Running through the Ohio Valley, the Ohio and Little Kanawha Rivers carried a vast and varied panorama of thousands of travelers into the heart of North America at the turn of the 19th century.  By 1811 the outside world had begun to break into the quiet town when the Ohio River's first steamboat stopped in Parkersburg to refuel.

Travel by road improved when the Northwestern Turnpike, connecting Winchester, Virginia and Parkersburg (paralleling present-day US Route 50), was completed in 1838.  Nine years later, the Staunton-Parkersburg Turnpike (following modern day WV Route 47) was finished.  But Parkersburg’s greatest economic and population expansion came after the railroad embraced it in her steel web.  A branch of the Baltimore and Ohio Railroad reached the river city in 1857, for the first time giving the town easy access to the East Coast and Cincinnati.
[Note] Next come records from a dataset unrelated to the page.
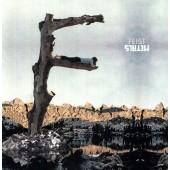 Feist - Metals LP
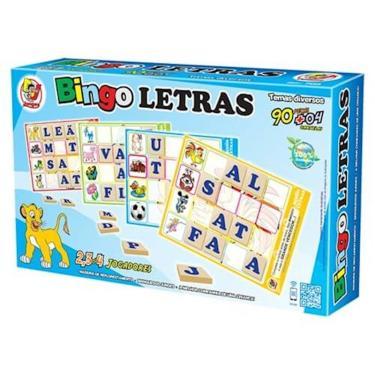ee8374ce36fbb JOGO BINGO LETRAS INFANTIL 90 PEÇAS E LETRAS EM MDF COM 4 CARTELAS EDUCATIVO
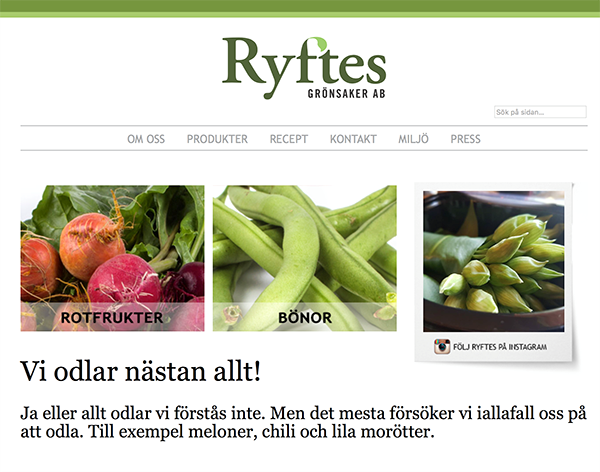 Gotland's foremost vegetable producer chose us on a recommendation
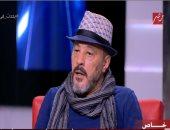 عمرو عبد الجليل: علاقتى بالسوشيال ميديا بدأت مع ظهور حسابات مزيفة باسمى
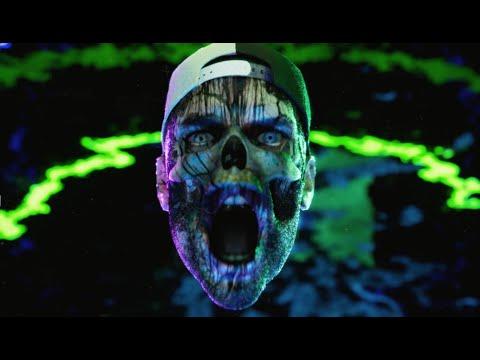 Смотреть клип N-Vitral & Never Surrender - Wij Gaan Harder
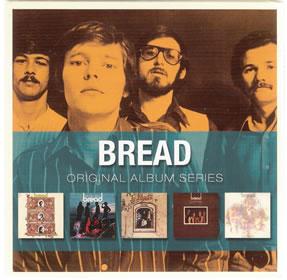 2009 Bread: Original Album Classics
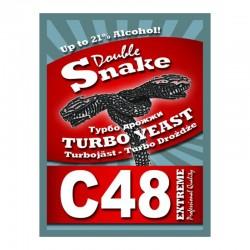 Турбо-дрожжи DoubleSnake C48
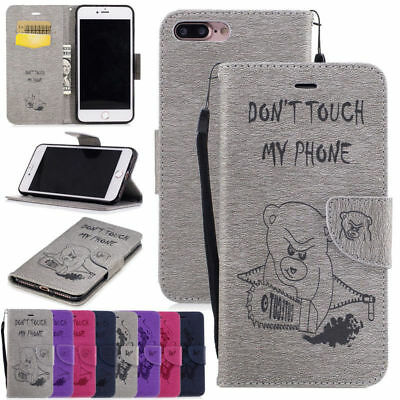 Premium Soft PU Leather Embossed Wallet Flip Case Cover For iPhone 5 6S 7 8 Plus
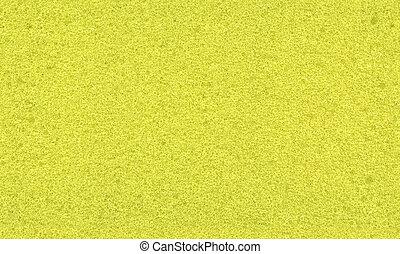 seamless sponge texture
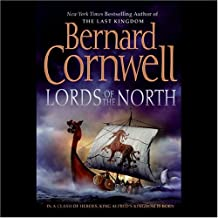 bernard cornwell lords of the north series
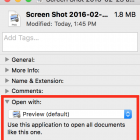 The Power of Preview: Pulling Files into Preview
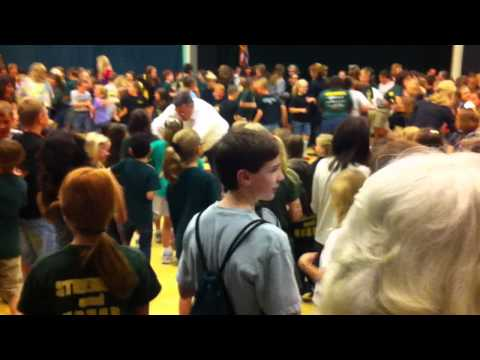 Chicken Dance at Legacy Christian Academy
The railroad, in combination with the discovery of the world’s largest oil fields in 1860 just north and east of Parkersburg, brought a great deal of prosperity to the region.  Because of its strategic geographical location on the B & O Railroad (exactly half way between Baltimore, Maryland and St. Louis, Missouri), and its fuel resources, Parkersburg became a major troop transfer and supply center for the Union Army during the Civil War.  The completion of the B & O Railroad across the Ohio River in 1871 further ignited growth in the area.

In more recent developments, the completion of Interstate 77 during the 1970s further improved access to the area from north and south.  The construction of the final section of the new four-lane US Route 50 through Parkersburg provides greatly enhanced accessibility from the east and west.